If you go here: http://www.djindexes.com/aig/index.cfm?go=home
(http://www.djindexes.com/aig/index.cfm?go=home)
That link will show the index, or offer a download to what it contains. Looks like it tracks more than just crude.

This whole thing seems quite complicated for something that claims to track the price of crude oil, but that's probably by design. The more I search for information, from here to there, to there, it seems like more of a scam than anything.

I guess it would be too easy to have something we could use to correlate the price action of the ETF vs. The .djaigc ticker is the Dow Index it claims to track is down 2.13% while UCO is down over 6. To me, it should be 4.26.

Horace Kent
02-18-2009, 07:55 PM
HAHZA! (or whatever) This should put this to rest permanently.

The basic issue is called "the roll yield" - since oil is in contango, and since the USO buys the front month, it has to "pay up" when it rolls its contracts forward.

This post explains all the nitty gritty.

http://www.marketfolly.com/2009/01/how-contango-affects-crude-oil-etfs-and.html

aiki14
02-18-2009, 08:21 PM
HAHZA! (or whatever) This should put this to rest permanently.

The basic issue is called "the roll yield" - since oil is in contango, and since the USO buys the front month, it has to "pay up" when it rolls its contracts forward.

This post explains all the nitty gritty.

http://www.marketfolly.com/2009/01/how-contango-affects-crude-oil-etfs-and.html

The fund managers changed their methodology today and are now going to roll over the contracts over 4 days instead of the one. Turns out the USO owns 19% of all the Nymex crude contracts and 30% of a similer contract on the ICE, and there are complaints about them moving the price unnaturally.

Horace Kent
02-18-2009, 09:03 PM
The fund managers changed their methodology today and are now going to roll over the contracts over 4 days instead of the one. Turns out the USO owns 19% of all the Nymex crude contracts and 30% of a similer contract on the ICE, and there are complaints about them moving the price unnaturally.

link?

Horace Kent
02-18-2009, 09:10 PM
found it. http://www.bloomberg.com/apps/news?pid=newsarchive&sid=aZYy1UXKZRb0

bloomberg had it. but i don't see anything about those nymex numbers - it seems right, the USO is a big fund.

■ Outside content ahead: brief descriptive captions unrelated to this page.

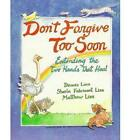 Don't Forgive Too Soon by Dennis Linn, etc. (Paperback, 1997)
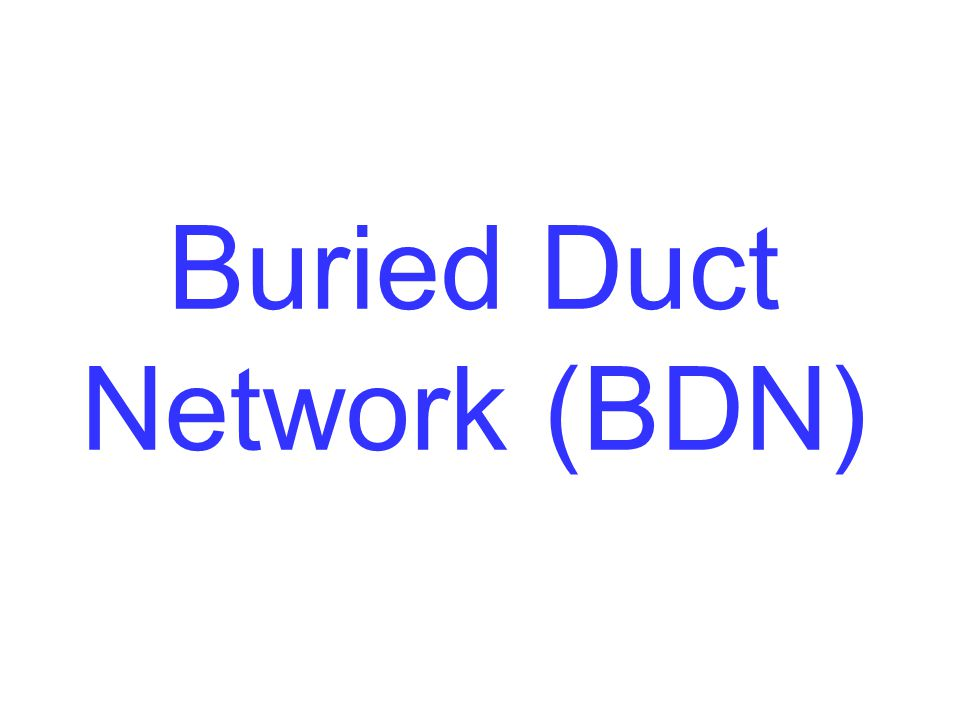 Buried Duct Network (BDN)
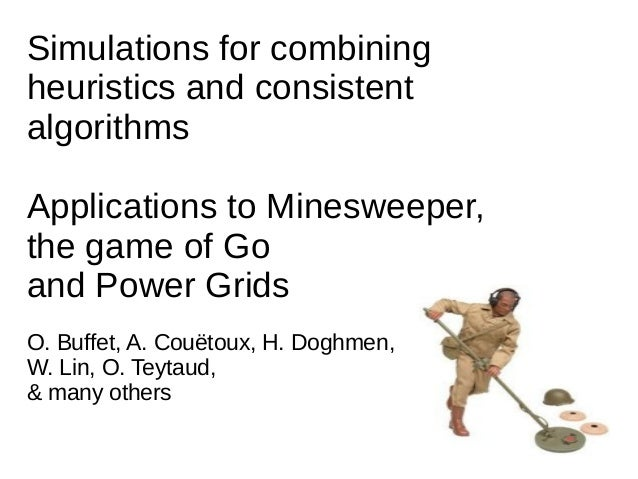 Simulations for combiningheuristics and consistentalgorithmsApplications to Minesweeper,the game of Goand Power GridsO. Bu...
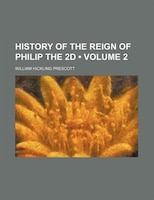 History of the Reign of Philip the 2d (Volume 2)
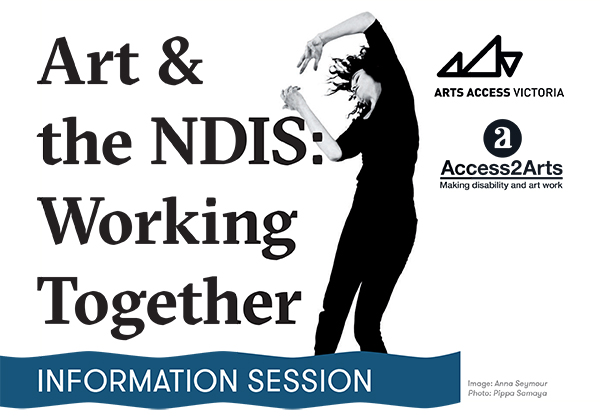 A flyer of the Art & NDIS: Working Together Information Session with an image of Anna Seymour dancing.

regardless, the fund will still invest in the front month, as far as i can tell, that won't necessarily help the contango problem.

aiki14
02-18-2009, 09:32 PM
link?


I got it from the dow jones news wire:

http://www.djnewsplus.com/nae/al%rnd=Mlsnl%2fsr8Wx5SRnreUHyJQ%3D%3D

Screwball
02-25-2009, 02:46 PM
Kind of long, but interesting. Today from Financial Times.

http://ftalphaville.ft.com/blog/2009/02/25/52879/a-self-propelled-pyramid/

XOM
02-25-2009, 08:33 PM
Very good information came to light in this thread, looks like the bottom line is that etfs in the futures markets are best left to traders and even then they had better be aware of when the roll is going to occur.

Horace Kent
03-06-2009, 11:27 PM
this situation appears to be either reversing (for now) or the run-up in the front month has caught up with the rest of the curve.

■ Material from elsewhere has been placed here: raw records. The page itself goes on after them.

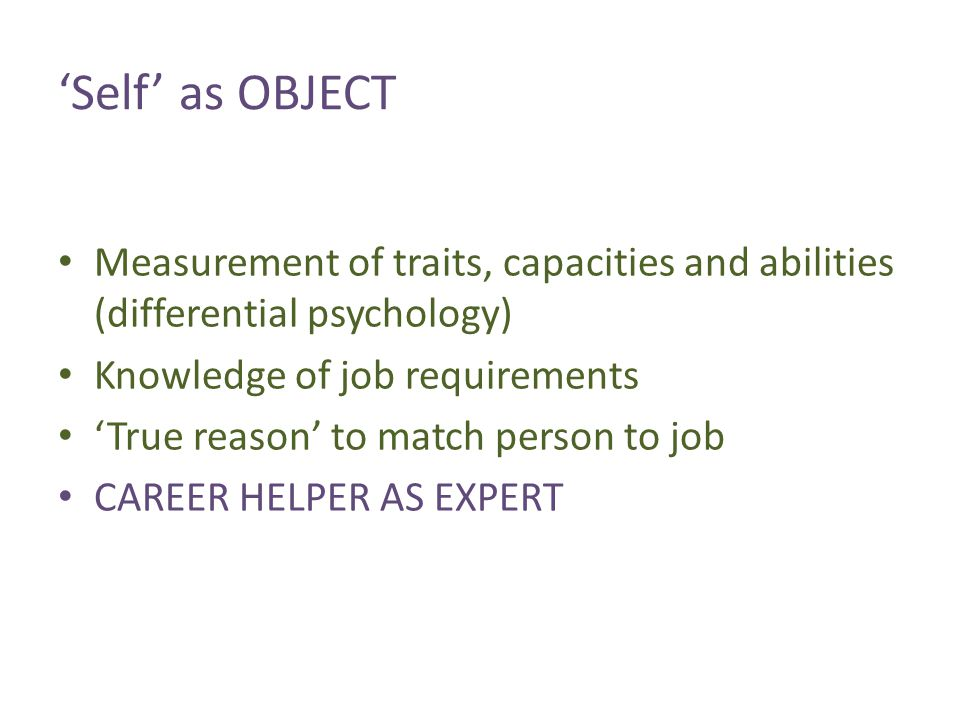 'Self' as OBJECT Measurement of traits, capacities and abilities (differential psychology) Knowledge of job requirements 'True reason' to match person to job CAREER HELPER AS EXPERT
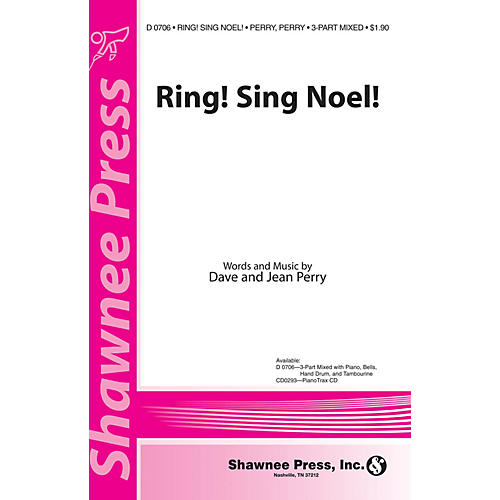 Shawnee Press Ring! Sing Noel! 3-Part Mixed Composed by Dave Perry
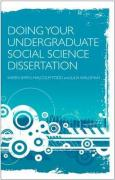 Doing Your Social Science Dissertation: A Practical Guide for Undergraduates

from the EXCELLENT blog, zerohedge....this dude knows his shit.

http://zerohedge.blogspot.com/2009/03/contango-disappearing-fast.html

aiki14
03-07-2009, 10:12 AM
this situation appears to be either reversing (for now) or the run-up in the front month has caught up with the rest of the curve.

from the EXCELLENT blog, zerohedge....this dude knows his shit.

http://zerohedge.blogspot.com/2009/03/contango-disappearing-fast.html


Got a feeling he is right and bought june calls on USO (almost typed $USO lol). I will say this has been a virtual cash machine to trade over the last week and a half, reacting in a very predictable manner to the market writ large.